The new position of the particle is updated using Eq. (12) and the previously calculated velocity:

$$ {x}_{id}\left(j+1\right)={x}_{id}(j)+{v}_{id}\left(j+1\right) $$
(12)

The flowchart of the early flood warning system based on LSSVR-PSO is given in Figure 4.

Fig. 4
figure 4

FFWS flowchart based on LSSVR-PSO

Figure 4 describes the step-by-step process of building the optimal LSSVR-PSO model and making the prediction of river flow using the optimal hyper-parameters. A summary of the parameters used by PSO in the optimization process is given in Table 1:

  • The historical data are first divided into training and validation datasets based on the k-fold CV technique as described in the “Data preprocessing” section.

  • The PSO parameters and LSSVR hyper-parameters are initialized, the kernel function used is RBF, the sigma square (σ2) parameter varies between 0.001 and 30, the penalty factor γ varies between 0.01 and 300, the number of iterations is set up to 30, the inertial parameter w is set up to 0.5, the acceleration coefficients C1 and C2 values consecutively are 0.8 and 0.9, the number of particles is set up to 50, and the target error is 0.1 (10%).

  • In each iteration i, the model LSSVR-PSO receives 12 lagged data points in the input, and the current 12 values are considered as an output of the model; a forecasting result is obtained, an offset of 12 data points is made in each PSO iteration, and new forecasting results are provided by the model; this process is repeated until all the predictions are made. The next step is the validation of the obtained forecasts by calculating the validation error. Here we consider the mean absolute error (MAE) given by Eq. (14) as an objective function. The best individual and global positions of the particles are then updated based on the obtained fitness value of the particle in the ith iteration, the velocity is next calculated using Eq. (11), and the position of each particle is updated according to Eq. (12).

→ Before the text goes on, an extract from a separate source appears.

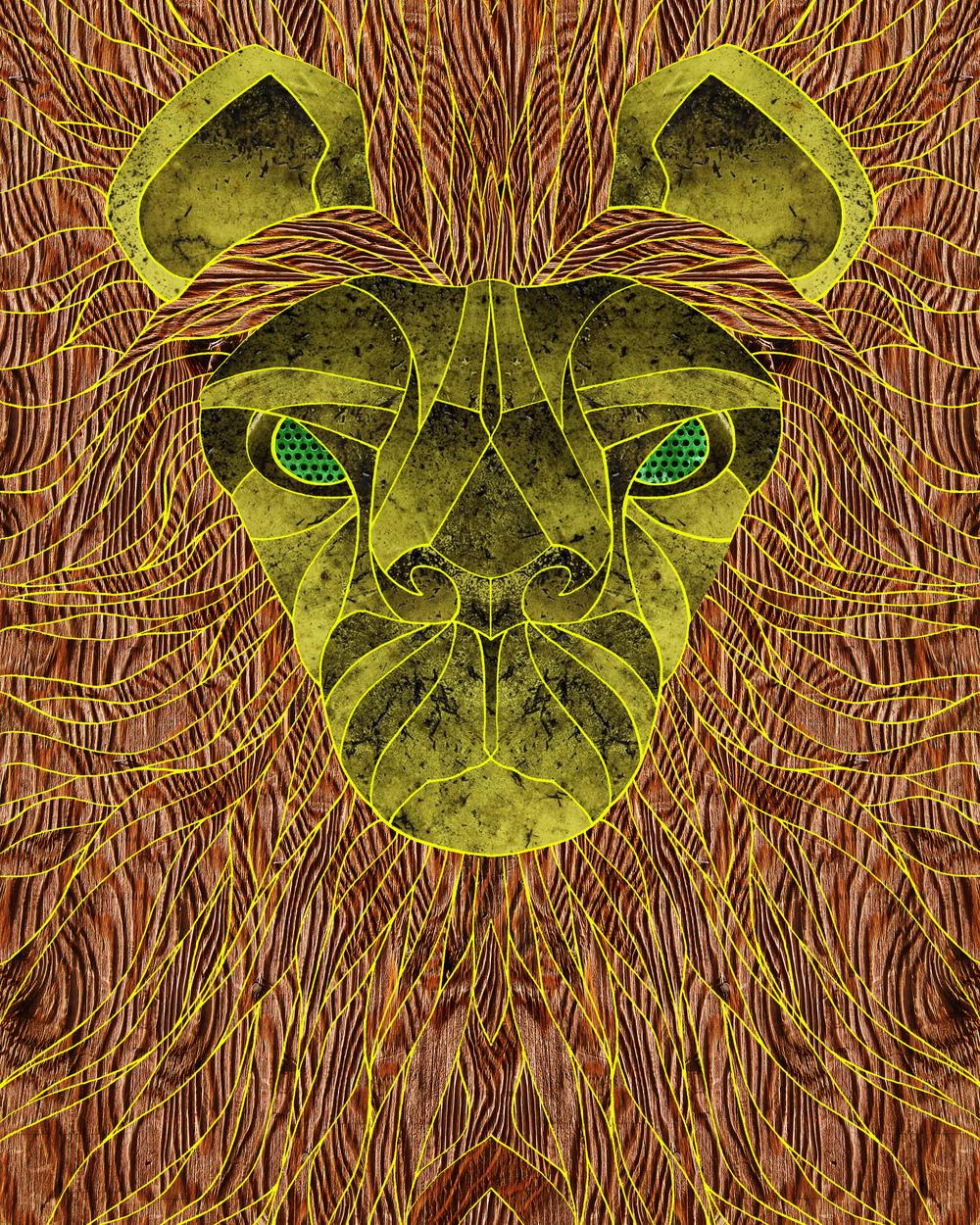 Lion 8x10.jpg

  • When the stopping criteria are fulfilled, the optimal values are used to build the optimal LSSVR-PSO model, and the model is tested using the test sub-dataset.

  • The new rainfall values and the water level on the coast are then presented to the optimal pre-trained model to make river flow forecasting. The predicted value is passed through the pre-defined thresholding rules, and the final hydraulic situation is predicted.

Table 1 Summary of parameters used in the optimization process

Geo-localization of the study catchment

Aghbalou catchment, the subject of this study, is situated in the Ourika region, Al Haouz Province of Morocco. The geographical position of the Aghbalou catchment is given in Figure 5, and the geographical coordinates are 7°44′55.739′′ West, 31°18′58.518′′ North. The area covered by the catchment is about 503km2. The catchment is crossed by two rivers, Ourika and Assif El Mal, whose approximate lengths, respectively, are 61.78km and 300km.

Fig. 5
figure 5

Geographical map of AGHBALOU catchment

Experiment

Material used in this study

  • A rain gauge (Figure 6): This device consists of a funnel with a diameter of 400 cm. The collected precipitations are directed to the tipping troughs equipped with a double reed magnetic contact to measure the amount of precipitation. The receiving ring collects the precipitation on an area of 400 cm2, and the collected water is driven toward the auger of the volumetric transducer. When the increment volume is reached, which corresponds to 0.2 mm of rain, the bucket tilts and empties automatically; the second bucket moves to the fill position. It will flip, in turn, when it is full. A contact notifies each flip.

Fig. 6
figure 6

Tipping bucket rain gauge

  • Water level gauge (Figure 7): This device broadcasts very short microwave pulses to the water, and the water surface reflects the pulses to be received by the antenna system of the ultrasonic sensor. The time between signal transmission and reception is proportional to the water level.

Fig. 7
figure 7

Ultrasonic water level sensor and bracket in Aghbalou river

  • Datasets: The model is tested in the Aghbalou catchment using recorded data between 1969 and 2014, taking into account three parameters: recorded rainfall, recorded water level on the river coast, and river flow historical data.

Data preprocessing

We will use the k-fold cross-validation (k-fold CV) technique to improve the accuracy of prediction of the conceived model. Therefore, the dataset is fairly divided into n sub-datasets, then n-1 sub-datasets are used to train the model, and the remaining sub-dataset is used for validation. This process is repeated iteratively n times until all sub-datasets have been used for training and validation; this technique is very recommended as it provides the ability to use all the sub-datasets to train, test, and validate the model.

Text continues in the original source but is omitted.